[Rows from a dataset]
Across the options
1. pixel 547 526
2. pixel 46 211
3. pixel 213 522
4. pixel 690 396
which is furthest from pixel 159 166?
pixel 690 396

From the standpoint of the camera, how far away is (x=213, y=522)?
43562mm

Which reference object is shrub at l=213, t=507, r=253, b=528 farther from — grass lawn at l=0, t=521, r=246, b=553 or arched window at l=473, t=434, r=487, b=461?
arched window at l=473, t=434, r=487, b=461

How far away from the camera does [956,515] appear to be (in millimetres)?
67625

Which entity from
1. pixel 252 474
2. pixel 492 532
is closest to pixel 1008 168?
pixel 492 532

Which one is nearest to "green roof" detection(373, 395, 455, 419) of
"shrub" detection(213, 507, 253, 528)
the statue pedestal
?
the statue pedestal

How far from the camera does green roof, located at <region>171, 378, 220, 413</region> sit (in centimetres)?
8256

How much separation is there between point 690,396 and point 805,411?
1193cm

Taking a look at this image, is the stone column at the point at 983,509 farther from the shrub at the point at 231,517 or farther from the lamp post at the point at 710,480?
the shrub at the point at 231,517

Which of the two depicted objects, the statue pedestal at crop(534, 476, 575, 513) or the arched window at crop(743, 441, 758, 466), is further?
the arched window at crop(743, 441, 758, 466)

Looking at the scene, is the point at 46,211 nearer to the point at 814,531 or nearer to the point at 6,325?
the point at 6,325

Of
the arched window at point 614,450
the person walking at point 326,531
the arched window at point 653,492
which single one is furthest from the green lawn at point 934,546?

---

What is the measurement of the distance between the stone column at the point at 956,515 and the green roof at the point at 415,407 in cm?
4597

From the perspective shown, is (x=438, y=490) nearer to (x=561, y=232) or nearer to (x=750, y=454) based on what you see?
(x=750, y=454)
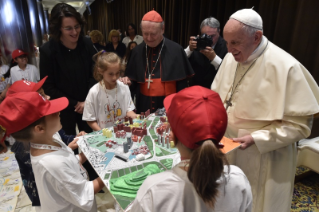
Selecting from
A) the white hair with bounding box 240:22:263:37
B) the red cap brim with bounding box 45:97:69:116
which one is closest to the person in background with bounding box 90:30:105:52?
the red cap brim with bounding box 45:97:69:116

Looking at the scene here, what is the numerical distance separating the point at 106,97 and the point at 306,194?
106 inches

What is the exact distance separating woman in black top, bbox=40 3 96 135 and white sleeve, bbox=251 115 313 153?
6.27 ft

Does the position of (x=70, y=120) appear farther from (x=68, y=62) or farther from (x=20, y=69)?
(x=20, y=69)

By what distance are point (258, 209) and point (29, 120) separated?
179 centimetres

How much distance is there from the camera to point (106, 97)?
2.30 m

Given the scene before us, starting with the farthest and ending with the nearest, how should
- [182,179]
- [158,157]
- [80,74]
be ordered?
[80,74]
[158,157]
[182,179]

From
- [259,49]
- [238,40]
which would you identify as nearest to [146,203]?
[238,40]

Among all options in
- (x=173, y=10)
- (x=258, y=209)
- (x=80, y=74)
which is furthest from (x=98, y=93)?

[GIVEN TASK] Starting with the line containing "How far from" and going on through the line containing "which single one", rewrite those rows in full, switching "lamp post" to "street lamp" and leaving everything else unchanged.

[SOLUTION]
How far from the camera does green roof, located at <region>171, 378, 220, 413</region> sit (in centimetres)?
8256

How much separation is there between point 690,396 and point 805,411?
1193cm

Taking a look at this image, is the stone column at the point at 983,509 farther from the shrub at the point at 231,517 or farther from the street lamp at the point at 710,480?
the shrub at the point at 231,517

Which of the two depicted objects, the statue pedestal at crop(534, 476, 575, 513) or the arched window at crop(743, 441, 758, 466), is further?
the arched window at crop(743, 441, 758, 466)

Looking at the scene, is the point at 46,211 nearer to the point at 814,531 or nearer to the point at 6,325?
the point at 6,325

Of
the arched window at point 614,450
the person walking at point 326,531
the arched window at point 653,492
which single one is furthest from the green lawn at point 934,546?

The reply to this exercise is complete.